Journal of Bioremediation & Biodegradation
Open Access

Mycoremediation (from ancient Greek μύκης (mukēs), meaning"fungus"and the suffix-remedium, in Latin meaning' restoring balance') is a form of bioremediation in which fungi- grounded remediation styles are used to decontaminate the terrain. Fungi have been proven to be a cheap, effective and environmentally sound way for removing a wide array of pollutants from damaged surroundings or wastewater. These pollutants include heavy essence, organic adulterants, cloth colorings, leather tanning chemicals and wastewater, petroleum energies, polycyclic sweet hydrocarbons, medicinals and particular care products, fungicides and dressings in land, fresh water, and marine surroundings [1,2].

The derivations of the remediation can be precious accoutrements themselves, similar as enzymes (like laccase), comestible or medicinal mushrooms, making the remediation process indeed more profitable. Some fungi are useful in the biodegradation of pollutants in extremely cold or radioactive surroundings where traditional remediation styles prove too expensive or are unworkable due to the extreme conditions. Mycoremediation can indeed be used for fire operation with the encapsulation system. This process consists of using fungal spores carpeted with agarose in a bullet form. This bullet is introduced to a substrate in the burnt timber, breaking down the poisons in the terrain and stimulating growth [3,4].
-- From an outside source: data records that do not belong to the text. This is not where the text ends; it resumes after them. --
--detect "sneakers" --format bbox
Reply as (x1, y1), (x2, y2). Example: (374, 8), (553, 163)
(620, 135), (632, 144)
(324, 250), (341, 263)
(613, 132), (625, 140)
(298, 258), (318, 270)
Fungi, thanks to their non-specific enzymes, are suitable to break down numerous kinds of substances including medicinals and spices that are typically recalcitrant to bacteria declination, similar as paracetamol. For illustration, using Mucor hiemalis, the breakdown of products which are poisonous in traditional water treatment, similar as phenols and colors of wine distillery wastewater, X-ray discrepancy agents, and constituents of particular care products, can be broken down in anon-toxic way.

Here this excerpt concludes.